An estimated 4.2 million people worldwide die within 30 days of surgery each year. New research published in the European Heart Journal suggests that some of these deaths and serious cardiac complications could be prevented if patients are reviewed by a cardiology specialist as part of their post-operative care.

 

In this observational study, researchers examined patients who experienced heart damage during or shortly after non-cardiac surgery. While some were assessed by a cardiologist, others were not. Those who received specialist cardiac input were less likely to die within the following year and had a lower risk of developing further serious heart problems, including heart attack, heart failure or abnormal heart rhythms.

 

With an ageing population, surgery is becoming increasingly common. Even when the operation does not involve the heart, the physiological stress of surgery, including anaesthesia, blood loss, inflammation and fluctuations in blood pressure, can strain the heart and lead to perioperative myocardial infarction or injury (PMI).

 

In high-risk individuals, such as those with existing cardiovascular disease or those over 65, PMI occurs in around 15% of cases, often without symptoms.
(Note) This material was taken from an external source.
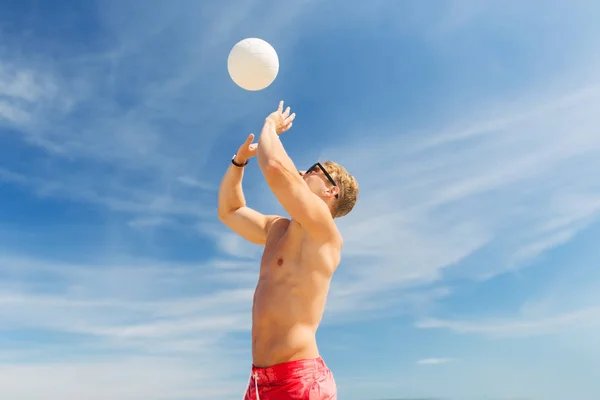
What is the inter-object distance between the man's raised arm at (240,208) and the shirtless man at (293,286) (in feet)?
2.91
Despite this silent presentation, PMI strongly predicts complications and death in the days and months following surgery.

 

To explore whether closer cardiac involvement might reduce complications and mortality, the researchers took advantage of a ‘natural experiment’, based on whether a cardiologist happened to be available to assess patients.

 

The study included 14,294 high-risk patients undergoing non-cardiac procedures, such as orthopaedic surgery, at University Hospital Basel or Cantonal Hospital Aarau. All were considered at increased risk of PMI due to age (65 years or older) or pre-existing cardiovascular disease.

 

After surgery, patients underwent blood testing to measure troponin, a protein released when the heart muscle is damaged. The analysis focused on 1,048 patients whose results indicated heart attack or myocardial injury around the time of their operation and who remained on the surgical ward.

 

Of these, 614 patients (58.6%) were assessed by a cardiologist, while 434 (41.4%) were not, often because specialists were unavailable at weekends or public holidays, or because more urgent cases were prioritised.

 

Patients reviewed by a cardiologist were 35% less likely to die within one year of surgery and 46% less likely to experience major adverse cardiac events, including heart attack, acute heart failure, life-threatening arrhythmias or cardiac death. They were also more likely to undergo cardiac imaging and to receive intensive medical therapy.

 

These findings show that cardiologist involvement after PMI is associated with fewer serious cardiac complications and improved survival at one year. Close collaboration between surgical and cardiology teams may therefore improve outcomes after major operations.

 

No previous research has investigated this specific intervention with comparable rigour or sample size. However, as this is an observational study, researchers cannot prove causation, even after extensive adjustment. Ultimately, a randomised controlled trial is needed to confirm these results.

 

Surgery is undertaken only after careful risk assessment, yet complications still arise. Screening high-risk patients for PMI is essential. Where heart injury is detected, cardiologists can provide appropriate monitoring and treatment.

 

The team is now conducting an implementation study of PMI screening across hospitals in Switzerland and Austria.

 

Overall, this study provides evidence of clinical benefit and no evidence of harm. It is highly likely that healthcare professionals, systems and, most importantly, patients will favour a structured cardiology consultation following post-operative myocardial injury.